Let's see what the Price Gouging report has to say on these issues as they relate to the energy markets.
Loyalty Tax
It's good to see our old friend, the Loyalty Tax, appear in yet another official investigation. Readers of Savings as a Service will be very familiar with this one, since we bang on about it all the time.
It's telling that the Price Gouging Report chose the energy industry for its case study on Loyalty Tax, since energy is one of the industries that most overtly relies on overcharging existing customers.

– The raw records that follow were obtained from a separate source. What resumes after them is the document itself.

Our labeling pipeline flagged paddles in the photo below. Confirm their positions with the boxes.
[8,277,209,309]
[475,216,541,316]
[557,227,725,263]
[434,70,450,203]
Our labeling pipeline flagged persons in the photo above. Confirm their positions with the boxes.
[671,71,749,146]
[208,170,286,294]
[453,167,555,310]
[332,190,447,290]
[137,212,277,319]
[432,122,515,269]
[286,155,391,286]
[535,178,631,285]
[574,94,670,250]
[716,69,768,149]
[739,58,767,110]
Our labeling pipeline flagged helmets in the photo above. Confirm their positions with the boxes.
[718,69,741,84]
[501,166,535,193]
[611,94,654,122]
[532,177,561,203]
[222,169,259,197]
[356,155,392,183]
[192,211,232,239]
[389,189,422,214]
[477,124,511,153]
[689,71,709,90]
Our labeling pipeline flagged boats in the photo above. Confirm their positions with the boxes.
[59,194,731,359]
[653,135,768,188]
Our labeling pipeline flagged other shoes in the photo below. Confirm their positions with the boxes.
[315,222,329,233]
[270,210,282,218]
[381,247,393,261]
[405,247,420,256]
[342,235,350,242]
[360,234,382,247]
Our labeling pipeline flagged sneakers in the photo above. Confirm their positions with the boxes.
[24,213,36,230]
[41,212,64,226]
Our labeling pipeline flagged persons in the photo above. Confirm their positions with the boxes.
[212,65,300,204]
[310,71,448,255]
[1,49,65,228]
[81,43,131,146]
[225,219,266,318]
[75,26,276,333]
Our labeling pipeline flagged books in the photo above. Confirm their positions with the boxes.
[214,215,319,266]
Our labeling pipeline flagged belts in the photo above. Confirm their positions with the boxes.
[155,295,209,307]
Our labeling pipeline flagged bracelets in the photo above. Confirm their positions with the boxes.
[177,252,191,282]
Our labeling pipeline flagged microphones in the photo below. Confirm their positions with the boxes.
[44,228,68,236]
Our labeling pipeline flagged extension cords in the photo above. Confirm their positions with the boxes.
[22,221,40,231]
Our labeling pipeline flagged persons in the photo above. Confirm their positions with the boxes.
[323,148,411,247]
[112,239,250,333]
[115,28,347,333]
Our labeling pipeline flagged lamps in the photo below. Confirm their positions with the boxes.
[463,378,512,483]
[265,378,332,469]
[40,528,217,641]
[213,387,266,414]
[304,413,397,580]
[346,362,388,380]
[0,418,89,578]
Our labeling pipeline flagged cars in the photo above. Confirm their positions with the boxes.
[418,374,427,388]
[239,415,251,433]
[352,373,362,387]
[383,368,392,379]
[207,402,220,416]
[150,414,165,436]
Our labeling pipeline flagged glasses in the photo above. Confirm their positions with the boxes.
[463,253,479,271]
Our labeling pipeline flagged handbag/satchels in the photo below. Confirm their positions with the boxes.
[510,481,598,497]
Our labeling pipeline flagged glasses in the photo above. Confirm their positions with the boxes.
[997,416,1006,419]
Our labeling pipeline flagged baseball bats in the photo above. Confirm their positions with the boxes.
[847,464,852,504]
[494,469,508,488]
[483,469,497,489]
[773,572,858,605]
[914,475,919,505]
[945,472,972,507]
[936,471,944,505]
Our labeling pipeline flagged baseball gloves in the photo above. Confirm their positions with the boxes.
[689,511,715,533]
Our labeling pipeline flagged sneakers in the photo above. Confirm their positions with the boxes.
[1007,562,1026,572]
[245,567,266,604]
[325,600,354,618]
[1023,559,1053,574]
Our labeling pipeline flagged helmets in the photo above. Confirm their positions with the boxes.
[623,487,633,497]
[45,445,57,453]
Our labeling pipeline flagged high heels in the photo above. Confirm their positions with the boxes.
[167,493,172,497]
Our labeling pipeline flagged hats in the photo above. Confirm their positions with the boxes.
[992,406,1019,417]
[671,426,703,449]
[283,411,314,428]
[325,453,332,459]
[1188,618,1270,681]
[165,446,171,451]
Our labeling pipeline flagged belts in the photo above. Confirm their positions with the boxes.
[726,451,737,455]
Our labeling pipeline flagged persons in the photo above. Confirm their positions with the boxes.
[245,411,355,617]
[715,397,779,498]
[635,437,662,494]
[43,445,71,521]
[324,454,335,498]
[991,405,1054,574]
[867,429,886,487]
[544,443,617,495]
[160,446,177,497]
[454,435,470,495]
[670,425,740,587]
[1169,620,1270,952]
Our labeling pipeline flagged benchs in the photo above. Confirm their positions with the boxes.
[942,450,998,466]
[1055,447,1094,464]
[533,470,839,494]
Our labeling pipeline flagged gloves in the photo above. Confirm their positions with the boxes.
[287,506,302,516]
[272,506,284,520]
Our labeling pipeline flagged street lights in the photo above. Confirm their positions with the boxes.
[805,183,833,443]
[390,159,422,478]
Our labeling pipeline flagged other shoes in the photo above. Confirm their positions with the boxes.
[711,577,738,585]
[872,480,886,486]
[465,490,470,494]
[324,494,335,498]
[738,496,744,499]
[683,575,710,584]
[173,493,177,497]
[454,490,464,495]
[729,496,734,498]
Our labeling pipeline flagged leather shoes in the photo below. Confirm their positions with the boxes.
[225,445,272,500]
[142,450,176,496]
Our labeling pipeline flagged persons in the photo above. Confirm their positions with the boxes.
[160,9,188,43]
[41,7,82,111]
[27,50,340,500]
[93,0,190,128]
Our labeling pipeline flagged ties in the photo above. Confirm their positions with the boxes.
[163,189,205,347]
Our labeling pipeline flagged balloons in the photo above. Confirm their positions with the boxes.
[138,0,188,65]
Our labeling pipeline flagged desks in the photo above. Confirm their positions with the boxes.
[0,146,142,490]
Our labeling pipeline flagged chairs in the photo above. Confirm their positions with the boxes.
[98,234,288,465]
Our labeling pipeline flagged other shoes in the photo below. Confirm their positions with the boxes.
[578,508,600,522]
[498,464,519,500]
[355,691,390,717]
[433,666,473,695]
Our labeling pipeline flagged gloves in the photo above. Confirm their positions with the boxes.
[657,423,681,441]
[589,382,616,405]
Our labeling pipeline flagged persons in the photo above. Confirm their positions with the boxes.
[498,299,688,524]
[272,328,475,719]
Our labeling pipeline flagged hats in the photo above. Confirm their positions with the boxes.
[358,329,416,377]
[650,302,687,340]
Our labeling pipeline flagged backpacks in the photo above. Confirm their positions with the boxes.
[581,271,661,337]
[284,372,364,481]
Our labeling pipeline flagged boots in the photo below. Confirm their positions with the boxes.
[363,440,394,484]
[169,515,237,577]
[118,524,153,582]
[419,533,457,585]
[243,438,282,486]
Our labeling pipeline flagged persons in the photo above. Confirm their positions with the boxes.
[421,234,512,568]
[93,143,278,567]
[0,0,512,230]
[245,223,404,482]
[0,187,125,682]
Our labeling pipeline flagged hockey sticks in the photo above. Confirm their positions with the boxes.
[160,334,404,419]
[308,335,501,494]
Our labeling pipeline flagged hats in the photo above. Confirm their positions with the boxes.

The report quotes the earlier ACCC Electricity market monitoring inquiry that we also discussed in last month's newsletter, which found that energy retailers have managed to apply Loyalty Tax so effectively they have completely undermined the so-called 'safety net' of default offer pricing:
The December report of the ACCC Inquiry into the National Electricity Market (Electricity market monitoring inquiry December 2023) found that existing customers pay a loyalty penalty leaving them hundreds of dollars worse off every year. ... customers on old plans are paying higher average prices than those on newer plans. ... retailers recoup their costs over a customer’s lifetime, by setting attractively low acquisition offers and making subsequent unilateral price increases for their existing customer base over time’ (Bill Hero emphasis)
Confusopoly
On the Confusopoly front, the report has this to say:
While electricity is a homogenous product that defies differentiation, the terms on which it is made available for sale are a case study in obfuscation. Part of the retail strategy seems to be making understanding as hard as possible so as to discourage genuine comparisons.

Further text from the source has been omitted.